*** DOCUMENT EXTRACT Section Begins ***

Orbital characteristics
- Epoch 16 February 2017 (JD 2457800.5)
- Uncertainty parameter 0
- Observation arc: 86.78 yr (31,696 days)
- Aphelion: 2.6392 AU
- Perihelion: 1.7424 AU
- Semi-major axis: 2.1908 AU
- Eccentricity: 0.2047
- Orbital period (sidereal): 3.24 yr (1,184 days)
- Mean anomaly: 348.01°
- Mean motion: 0° 18^{m} 14.04^{s} / day
- Inclination: 2.3929°
- Longitude of ascending node: 206.54°
- Argument of perihelion: 139.58°
- Earth MOID: 0.7366 AU

Physical characteristics
- Mean diameter: 7.689±0.020 km 7.82 km (calculated) 7.928±0.036 km 7.96±0.25 km 8.16±0.25 km
- Synodic rotation period: 60.99±0.05 h
- Pole ecliptic latitude: (5.0°, −65.0°) (λ_{1}/β_{1}); (20.0°, −69.0°) (λ_{2}/β_{2});
- Geometric albedo: 0.2343±0.0479 0.239±0.017 0.24 (assumed) 0.242±0.029 0.251±0.017
- Spectral type: S (S3OS2-TH); Sl (S3OS2-BB);
- Absolute magnitude (H): 12.60 · 12.7

= 1150 Achaia =

Main-belt asteroid

1150 Achaia (/əˈkaɪə/); prov. designation: ) is a stony background asteroid from the inner regions of the asteroid belt. It was discovered by Karl Reinmuth at Heidelberg Observatory on 2 September 1929. The S-type asteroid has a notably long rotation period of hours 61 hours and measures approximately 7.8 km in diameter. It is named for the Greek region of Achaia.

*** DOCUMENT EXTRACT Section Ends ***

* QUESTIONS TO ANSWER *
**A.** Reproduce the 1150 Achaia text verbatim, from "- Uncertainty parameter" up to and including "yr (1,184 days)".
**B.** Resume the 1150 Achaia text after its final sentence.
The rows after this are separate from the 1150 Achaia text.

*** SOURCE DATA Section Begins ***

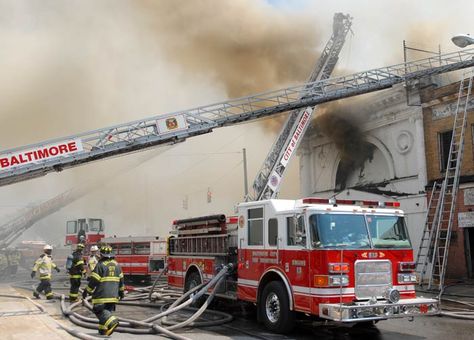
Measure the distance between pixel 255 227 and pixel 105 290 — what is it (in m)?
3.00

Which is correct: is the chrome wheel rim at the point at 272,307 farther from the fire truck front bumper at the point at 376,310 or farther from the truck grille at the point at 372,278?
the truck grille at the point at 372,278

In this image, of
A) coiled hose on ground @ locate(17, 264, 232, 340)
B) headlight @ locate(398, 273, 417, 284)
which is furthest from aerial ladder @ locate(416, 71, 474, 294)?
coiled hose on ground @ locate(17, 264, 232, 340)

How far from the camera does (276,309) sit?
8156 mm

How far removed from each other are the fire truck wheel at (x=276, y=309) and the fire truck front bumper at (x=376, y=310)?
29.8 inches

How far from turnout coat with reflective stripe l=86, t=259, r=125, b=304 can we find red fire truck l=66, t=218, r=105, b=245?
16.3 m

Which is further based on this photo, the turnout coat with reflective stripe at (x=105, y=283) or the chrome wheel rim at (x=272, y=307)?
the chrome wheel rim at (x=272, y=307)

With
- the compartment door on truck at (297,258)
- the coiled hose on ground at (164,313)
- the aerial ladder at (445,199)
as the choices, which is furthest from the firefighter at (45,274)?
the aerial ladder at (445,199)

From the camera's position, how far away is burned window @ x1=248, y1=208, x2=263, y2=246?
8.94 m

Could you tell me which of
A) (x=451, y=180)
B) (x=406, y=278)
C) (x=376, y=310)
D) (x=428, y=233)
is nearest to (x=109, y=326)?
(x=376, y=310)

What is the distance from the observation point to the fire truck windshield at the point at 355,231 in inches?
300

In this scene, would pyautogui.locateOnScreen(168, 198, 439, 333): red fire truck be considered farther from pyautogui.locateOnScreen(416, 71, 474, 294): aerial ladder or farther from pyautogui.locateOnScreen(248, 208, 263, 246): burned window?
pyautogui.locateOnScreen(416, 71, 474, 294): aerial ladder

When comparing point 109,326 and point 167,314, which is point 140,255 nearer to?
point 167,314

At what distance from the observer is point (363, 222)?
804cm

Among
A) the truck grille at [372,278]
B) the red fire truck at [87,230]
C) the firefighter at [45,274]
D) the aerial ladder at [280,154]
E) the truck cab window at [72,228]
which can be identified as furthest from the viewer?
the truck cab window at [72,228]
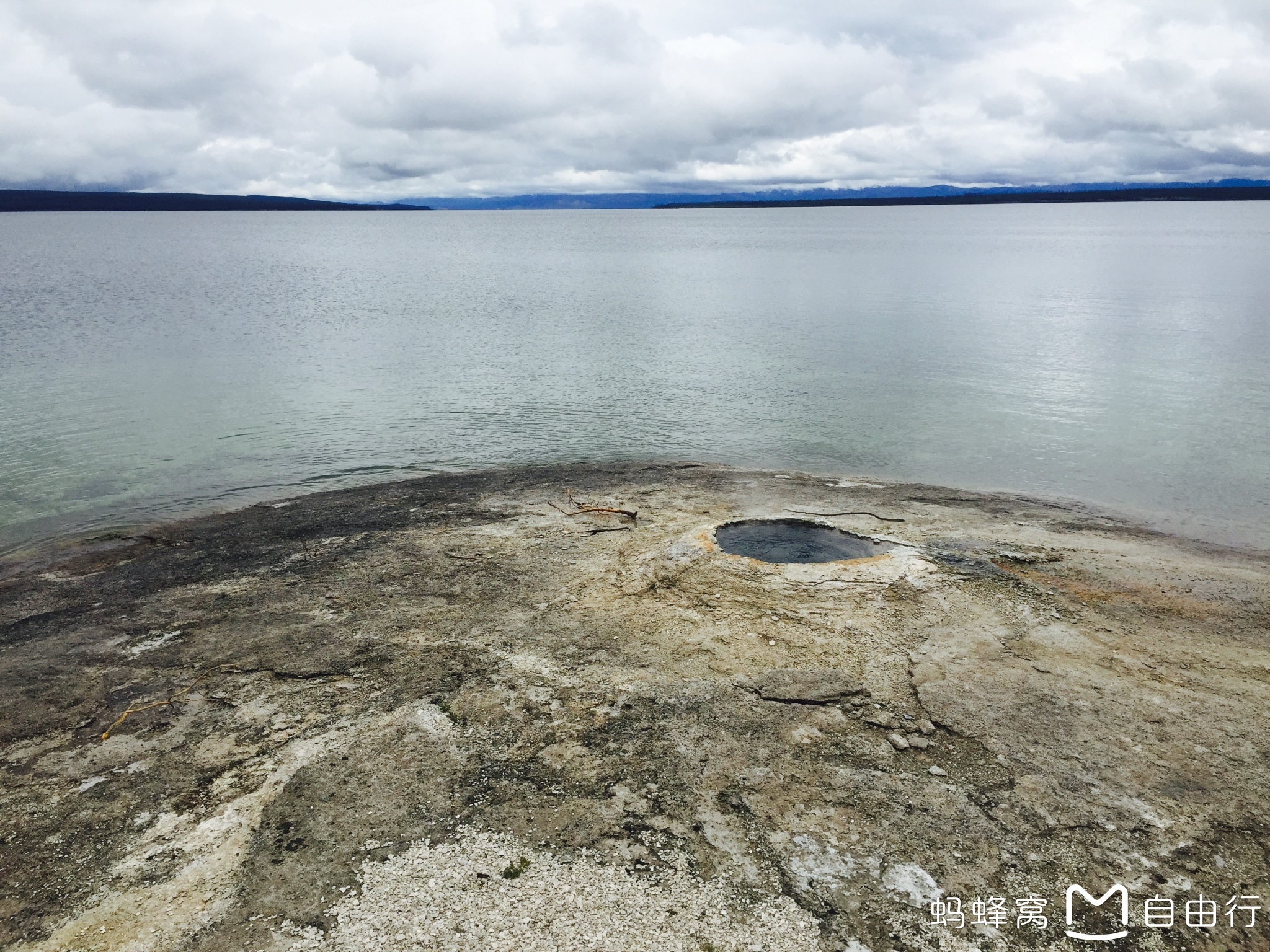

*** SOURCE DATA Section Ends ***

* EXERCISE ANSWERS *
**A.**
- Uncertainty parameter 0
- Observation arc: 86.78 yr (31,696 days)
- Aphelion: 2.6392 AU
- Perihelion: 1.7424 AU
- Semi-major axis: 2.1908 AU
- Eccentricity: 0.2047
- Orbital period (sidereal): 3.24 yr (1,184 days)

**B.**
== Discovery ==

Achaia was discovered on 2 September 1929, by German astronomer Karl Reinmuth at Heidelberg Observatory in southwest Germany. Ten nights later, it was independently discovered by Friedrich Schwassmann and Arno Wachmann at Bergedorf. The body's observation arc begins at Heidelberg, five days after its first and official discovery observation.

== Orbit and classification ==

Located in the orbital region of the Flora family, one of the largest, yet disputed families of the main-belt, Achaia is a non-family asteroid of the main belt's background population when applying the hierarchical clustering method to its proper orbital elements. It orbits the Sun at a distance of 1.7–2.6 AU once every 3 years and 3 months (1,184 days). Its orbit has an eccentricity of 0.20 and an inclination of 2° with respect to the ecliptic.

== Naming ==

This minor planet is named for the region Achaea (or "Achaia") in Western Greece. It is located in the northern part of the Peloponnese peninsula and borders on the gulfs of Patras and Corinth. Naming citation was first mentioned in The Names of the Minor Planets by Paul Herget in 1955 (H 107).

== Physical characteristics ==

In the Tholen-like taxonomy of the Small Solar System Objects Spectroscopic Survey (S3OS2), Achaia is a common, stony S-type asteroid, while in the survey's SMASS (Bus–Binzel)-like taxonomic variant, it is an Sl-subtype, which transitions from the S-type to the uncommon L-type asteroid.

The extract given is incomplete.